As Easter approaches we need to ponder an issue that goes beyond apologetics. Did Jesus definitely die? Did Jesus definitely rise from the dead? Absolutely – two critical facts of history. But I want to ponder a spiritual truth that seems to have gripped Paul. When Christ died, I died. Really?
Yesterday I was able to finish up the series in Galatians that Ron and I have been preaching (the audio is available on the Resources tab). In the final verses of the letter Paul offers another brief summary of the big two themes of his theological argument in the letter.
First, that he wanted to boast in nothing except the cross of Christ – the Promised One who gave himself for us. This is where the body of the letter had begun: “I’ve been crucified with Christ . . . who loved me and gave himself for me.”
Second, that the only thing that matters is the new creation – a reference in this context to the New Covenant work of the Spirit in the believer to bring us into relationship with our Abba, and to transform us from the inside out. This is where the body of the letter had ended, with an emphasis on the Spirit’s work to transform us into those whose faith expresses itself in love.
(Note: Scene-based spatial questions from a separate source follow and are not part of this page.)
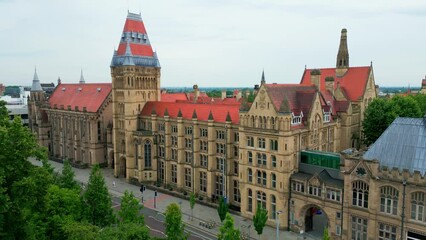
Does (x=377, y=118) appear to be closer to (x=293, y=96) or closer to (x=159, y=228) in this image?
(x=293, y=96)

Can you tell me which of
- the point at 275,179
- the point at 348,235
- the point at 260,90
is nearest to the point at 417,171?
the point at 348,235

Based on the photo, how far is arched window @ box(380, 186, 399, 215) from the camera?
45.8m

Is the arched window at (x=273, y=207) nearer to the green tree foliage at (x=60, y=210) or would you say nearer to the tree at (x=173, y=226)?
the tree at (x=173, y=226)

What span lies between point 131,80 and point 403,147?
193ft

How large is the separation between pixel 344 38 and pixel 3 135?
7943 cm

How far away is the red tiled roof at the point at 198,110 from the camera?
71250 millimetres

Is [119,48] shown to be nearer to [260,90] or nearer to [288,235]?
[260,90]

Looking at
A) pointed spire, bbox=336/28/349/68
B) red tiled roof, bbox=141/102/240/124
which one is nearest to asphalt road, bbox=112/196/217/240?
red tiled roof, bbox=141/102/240/124

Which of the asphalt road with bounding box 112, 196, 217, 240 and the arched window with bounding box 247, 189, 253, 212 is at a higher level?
the arched window with bounding box 247, 189, 253, 212

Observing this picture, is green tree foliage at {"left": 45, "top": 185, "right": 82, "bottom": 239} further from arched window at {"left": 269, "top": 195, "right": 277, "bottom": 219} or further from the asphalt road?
arched window at {"left": 269, "top": 195, "right": 277, "bottom": 219}

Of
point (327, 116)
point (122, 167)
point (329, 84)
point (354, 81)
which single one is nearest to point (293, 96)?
point (327, 116)

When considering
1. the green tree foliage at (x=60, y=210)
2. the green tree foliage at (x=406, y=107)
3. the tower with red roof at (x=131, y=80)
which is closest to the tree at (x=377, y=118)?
the green tree foliage at (x=406, y=107)

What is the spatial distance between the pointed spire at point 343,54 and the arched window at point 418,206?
4749 cm

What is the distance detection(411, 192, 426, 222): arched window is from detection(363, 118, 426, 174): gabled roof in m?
2.85
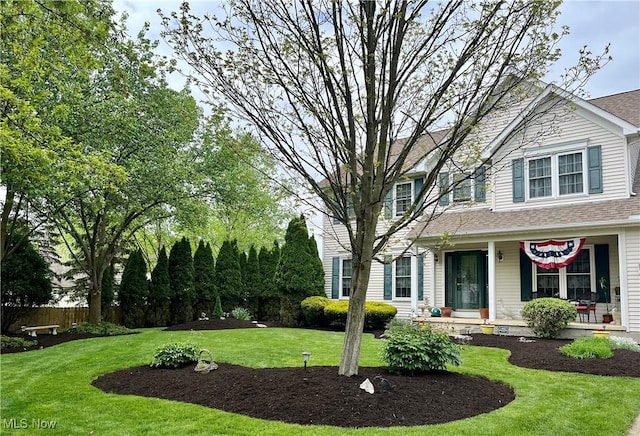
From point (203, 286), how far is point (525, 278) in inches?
452

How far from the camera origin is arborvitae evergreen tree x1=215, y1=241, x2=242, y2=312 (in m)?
19.5

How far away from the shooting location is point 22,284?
46.8 feet

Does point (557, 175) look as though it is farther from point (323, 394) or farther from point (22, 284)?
point (22, 284)

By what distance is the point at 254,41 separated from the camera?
6176 millimetres

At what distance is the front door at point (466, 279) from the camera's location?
603 inches

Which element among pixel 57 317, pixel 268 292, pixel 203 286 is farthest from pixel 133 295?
pixel 268 292

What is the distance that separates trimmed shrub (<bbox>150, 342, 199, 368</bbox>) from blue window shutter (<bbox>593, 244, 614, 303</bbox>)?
10457mm

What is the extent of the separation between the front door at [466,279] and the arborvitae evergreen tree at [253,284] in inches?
310

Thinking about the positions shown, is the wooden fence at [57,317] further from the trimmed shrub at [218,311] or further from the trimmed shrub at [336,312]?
the trimmed shrub at [336,312]

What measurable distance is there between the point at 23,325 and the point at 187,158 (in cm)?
702

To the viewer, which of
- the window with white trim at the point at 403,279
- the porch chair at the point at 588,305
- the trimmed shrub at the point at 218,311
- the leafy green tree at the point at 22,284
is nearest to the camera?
the porch chair at the point at 588,305

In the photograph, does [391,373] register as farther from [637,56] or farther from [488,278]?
[637,56]

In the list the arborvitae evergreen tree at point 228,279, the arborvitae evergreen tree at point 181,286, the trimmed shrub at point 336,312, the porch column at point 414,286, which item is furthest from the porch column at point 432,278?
the arborvitae evergreen tree at point 181,286

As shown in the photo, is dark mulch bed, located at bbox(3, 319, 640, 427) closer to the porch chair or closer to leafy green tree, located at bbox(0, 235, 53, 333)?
the porch chair
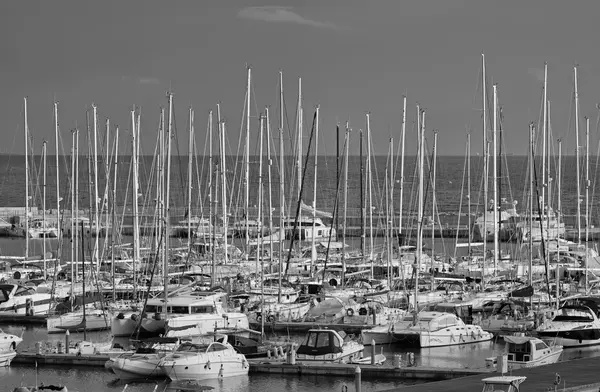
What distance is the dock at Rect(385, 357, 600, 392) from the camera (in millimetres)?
27938

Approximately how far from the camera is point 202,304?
4528 cm

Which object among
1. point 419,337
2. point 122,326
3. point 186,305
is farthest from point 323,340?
point 122,326

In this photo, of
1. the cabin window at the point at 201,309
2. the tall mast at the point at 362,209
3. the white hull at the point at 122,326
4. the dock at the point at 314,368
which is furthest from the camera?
the tall mast at the point at 362,209

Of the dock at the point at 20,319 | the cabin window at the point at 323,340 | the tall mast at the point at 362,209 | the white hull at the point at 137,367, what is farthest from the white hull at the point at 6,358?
the tall mast at the point at 362,209

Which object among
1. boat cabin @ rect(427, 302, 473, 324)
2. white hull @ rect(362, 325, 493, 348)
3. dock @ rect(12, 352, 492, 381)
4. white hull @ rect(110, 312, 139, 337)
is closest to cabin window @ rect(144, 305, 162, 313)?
white hull @ rect(110, 312, 139, 337)

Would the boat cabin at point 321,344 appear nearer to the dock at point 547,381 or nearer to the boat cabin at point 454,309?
the dock at point 547,381

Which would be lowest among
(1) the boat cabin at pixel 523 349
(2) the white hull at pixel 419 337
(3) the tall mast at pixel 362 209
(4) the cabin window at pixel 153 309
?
(2) the white hull at pixel 419 337

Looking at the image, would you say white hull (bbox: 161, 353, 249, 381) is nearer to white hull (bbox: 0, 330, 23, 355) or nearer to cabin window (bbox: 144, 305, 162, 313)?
white hull (bbox: 0, 330, 23, 355)

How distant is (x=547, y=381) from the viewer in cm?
2891

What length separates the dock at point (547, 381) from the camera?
91.7 feet

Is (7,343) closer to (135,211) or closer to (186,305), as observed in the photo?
(186,305)

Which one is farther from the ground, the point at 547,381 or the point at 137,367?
the point at 547,381

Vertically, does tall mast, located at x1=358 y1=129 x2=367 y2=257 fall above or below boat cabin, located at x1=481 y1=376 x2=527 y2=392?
above

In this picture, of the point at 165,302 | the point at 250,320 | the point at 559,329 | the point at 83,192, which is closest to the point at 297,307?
the point at 250,320
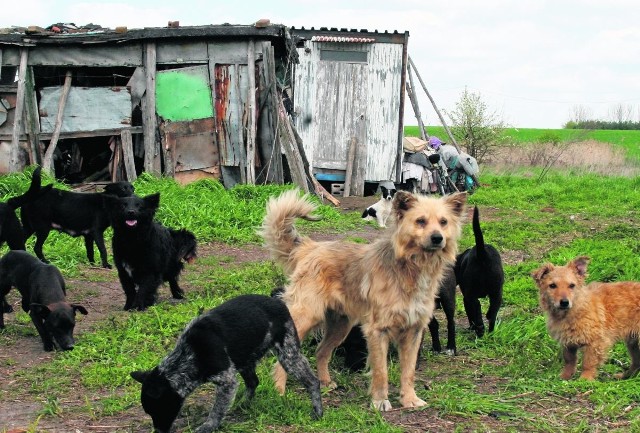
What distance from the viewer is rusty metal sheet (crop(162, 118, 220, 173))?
18531 mm

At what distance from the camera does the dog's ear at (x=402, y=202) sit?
19.6ft

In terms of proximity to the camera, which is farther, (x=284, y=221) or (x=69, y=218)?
(x=69, y=218)

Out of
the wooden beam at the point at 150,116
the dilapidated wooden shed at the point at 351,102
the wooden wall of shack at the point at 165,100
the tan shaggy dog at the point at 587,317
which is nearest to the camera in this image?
the tan shaggy dog at the point at 587,317

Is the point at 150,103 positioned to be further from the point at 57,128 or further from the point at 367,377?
the point at 367,377

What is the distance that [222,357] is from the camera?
537cm

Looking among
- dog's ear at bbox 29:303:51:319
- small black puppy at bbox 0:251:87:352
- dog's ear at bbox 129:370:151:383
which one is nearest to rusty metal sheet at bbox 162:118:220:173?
small black puppy at bbox 0:251:87:352

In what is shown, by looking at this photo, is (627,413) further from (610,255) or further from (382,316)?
(610,255)

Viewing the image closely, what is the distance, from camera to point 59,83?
61.0 ft

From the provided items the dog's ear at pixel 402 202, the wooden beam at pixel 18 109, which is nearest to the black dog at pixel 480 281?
the dog's ear at pixel 402 202

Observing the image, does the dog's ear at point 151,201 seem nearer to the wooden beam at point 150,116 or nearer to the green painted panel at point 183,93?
the wooden beam at point 150,116

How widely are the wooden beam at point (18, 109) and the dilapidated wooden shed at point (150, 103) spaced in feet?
0.07

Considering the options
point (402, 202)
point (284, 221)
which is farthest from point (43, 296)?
point (402, 202)

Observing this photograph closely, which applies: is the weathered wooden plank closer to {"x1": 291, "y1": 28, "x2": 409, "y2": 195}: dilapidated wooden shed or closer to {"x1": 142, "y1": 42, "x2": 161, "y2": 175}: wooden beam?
{"x1": 142, "y1": 42, "x2": 161, "y2": 175}: wooden beam

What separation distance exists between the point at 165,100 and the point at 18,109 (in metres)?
3.19
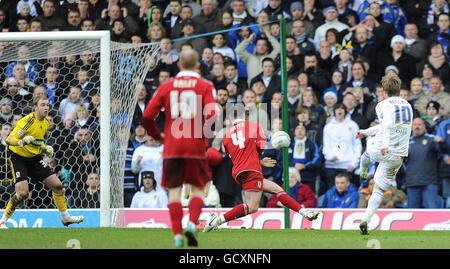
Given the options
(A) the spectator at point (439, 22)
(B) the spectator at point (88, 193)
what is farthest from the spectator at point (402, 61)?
(B) the spectator at point (88, 193)

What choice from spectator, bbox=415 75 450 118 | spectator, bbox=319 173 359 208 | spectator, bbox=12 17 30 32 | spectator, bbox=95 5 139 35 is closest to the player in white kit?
spectator, bbox=319 173 359 208

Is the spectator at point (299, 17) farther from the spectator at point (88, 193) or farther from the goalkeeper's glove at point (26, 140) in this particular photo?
the goalkeeper's glove at point (26, 140)

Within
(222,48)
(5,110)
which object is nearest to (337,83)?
(222,48)

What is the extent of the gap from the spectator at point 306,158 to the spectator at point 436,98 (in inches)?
84.5

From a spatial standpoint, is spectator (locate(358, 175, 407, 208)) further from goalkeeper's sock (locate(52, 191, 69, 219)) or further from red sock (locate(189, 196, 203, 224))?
red sock (locate(189, 196, 203, 224))

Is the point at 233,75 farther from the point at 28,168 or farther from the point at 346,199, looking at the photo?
the point at 28,168

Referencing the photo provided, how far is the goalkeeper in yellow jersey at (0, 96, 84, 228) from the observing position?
12.3 meters

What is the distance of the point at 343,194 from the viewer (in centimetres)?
1419

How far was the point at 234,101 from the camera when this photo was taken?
15.0 m

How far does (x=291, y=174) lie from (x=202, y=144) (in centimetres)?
663

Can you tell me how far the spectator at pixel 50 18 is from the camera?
57.6ft

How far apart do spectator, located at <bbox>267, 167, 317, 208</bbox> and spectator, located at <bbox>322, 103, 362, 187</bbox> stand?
66 cm
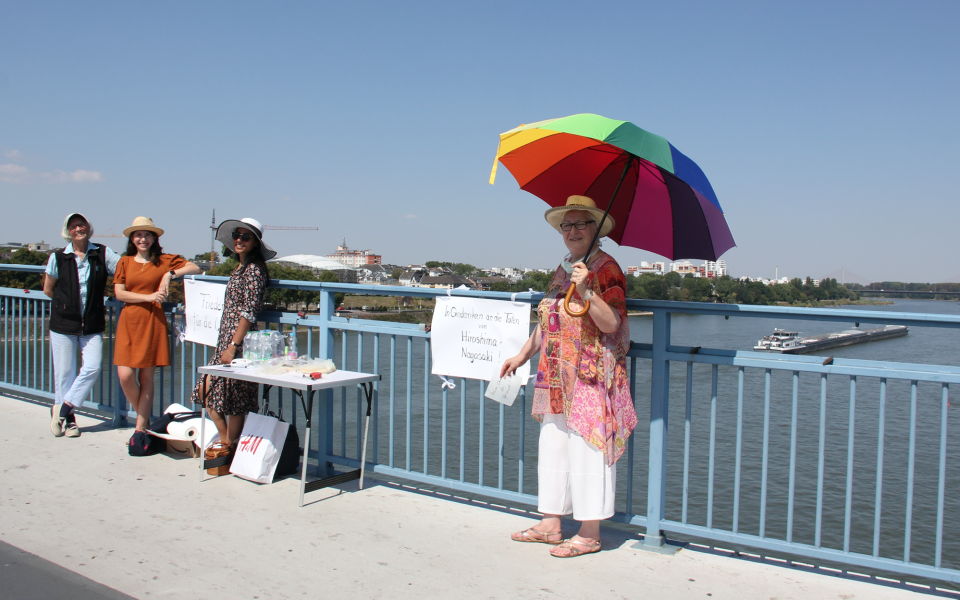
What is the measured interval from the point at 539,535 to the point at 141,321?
320 cm

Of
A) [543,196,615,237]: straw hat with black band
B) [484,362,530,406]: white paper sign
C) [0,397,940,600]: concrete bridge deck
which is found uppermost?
[543,196,615,237]: straw hat with black band

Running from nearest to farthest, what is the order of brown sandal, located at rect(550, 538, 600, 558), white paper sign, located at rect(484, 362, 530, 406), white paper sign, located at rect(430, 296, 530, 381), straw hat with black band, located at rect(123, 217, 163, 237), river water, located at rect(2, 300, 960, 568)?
1. brown sandal, located at rect(550, 538, 600, 558)
2. white paper sign, located at rect(484, 362, 530, 406)
3. white paper sign, located at rect(430, 296, 530, 381)
4. straw hat with black band, located at rect(123, 217, 163, 237)
5. river water, located at rect(2, 300, 960, 568)

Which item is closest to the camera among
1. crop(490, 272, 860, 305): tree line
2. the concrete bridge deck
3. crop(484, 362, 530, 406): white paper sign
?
the concrete bridge deck

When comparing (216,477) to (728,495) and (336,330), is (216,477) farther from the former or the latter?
(728,495)

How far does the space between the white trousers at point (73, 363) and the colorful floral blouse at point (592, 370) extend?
3637mm

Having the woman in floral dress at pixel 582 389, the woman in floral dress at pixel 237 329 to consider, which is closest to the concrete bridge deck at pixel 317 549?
the woman in floral dress at pixel 582 389

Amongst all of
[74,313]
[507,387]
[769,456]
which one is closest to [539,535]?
[507,387]

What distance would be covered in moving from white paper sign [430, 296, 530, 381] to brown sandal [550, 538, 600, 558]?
0.82m

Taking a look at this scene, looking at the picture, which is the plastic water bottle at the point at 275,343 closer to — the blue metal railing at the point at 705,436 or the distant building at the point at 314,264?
the blue metal railing at the point at 705,436

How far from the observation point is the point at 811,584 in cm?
278

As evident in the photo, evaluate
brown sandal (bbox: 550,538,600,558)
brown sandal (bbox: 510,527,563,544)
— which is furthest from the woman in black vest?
brown sandal (bbox: 550,538,600,558)

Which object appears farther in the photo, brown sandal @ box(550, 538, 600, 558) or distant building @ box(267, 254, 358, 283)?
distant building @ box(267, 254, 358, 283)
It really struck me how certain Paul was that when Christ died, he died. In chapter 2 he put it this way, “I’ve been crucified with Christ and I no longer live, but Christ lives in me, and the life I now live in the flesh, I live by faith in the Son of God who loved me and gave himself for me.”
At the end of the letter he reiterates this fact – “through the Cross of Christ the world has been crucified to me, and I to the world.” Good Friday really is about death. Jesus’ death, and Paul’s death, and ours.
For Paul, that old fleshly life, with its impulse to live in rebellious independence from God, is dead. He wants nothing of what had so gripped him in the world before.
Paul, of course, was a sinner before Christ got hold of him. We think of his acts of religious terrorism, his persecution of Christians. But let’s not miss that this was religious. In his own mind he would have been a very good person! As he lists his religious CV in Philippians 3, we get the sense that he was the very best of the best! Yet compared to knowing Christ, all of that was worthless.
I wonder if I am really gripped by what it means that my me-powered, self-defined and self-oriented goodness is now dead? Do I realize that Jesus came and died for my sins, all of them, even the “sanctified” ones? Do I realize that before God, my righteous acts are as filthy rags? Paul was as godly as they come, by fleshly religious standards. Yet in Galatians he holds nothing back in urging his readers to look to Christ crucified and the work of the Spirit in us. He offers no option of a partially by personal effort brand of Christianity.
I was struck by verse 17 of Galatians 6, where we see why Paul was so passionately opposed to an Old Covenant approach to Christianity. It was because he carried on his body the scars of Christ. That is, he’d been stoned and left for dead. He’d been beaten with rods three times. He’d been scourged with the forty-minus-one on five occasions. And there was more, and much of it was at the hands of those committed to the fleshly religion he had been part of. Every time he lay down, his body reminded him of why he was so passionate about the crucified Christ and new work of the Spirit.
As we come to Easter this year I want to fix my eyes on the One who loved me and gave himself for me. And as I do, I need to ask myself if I am really convinced that when he died, I died. If not, then I might make the mistake of trying to live in my own strength, of trying to be righteous by my own determination. If I do that, then I am not doing well, I am demonstrating the fleshly rebellion of independence that required Jesus to die for me in the first place.
How about you, this Easter, are you definitely dead?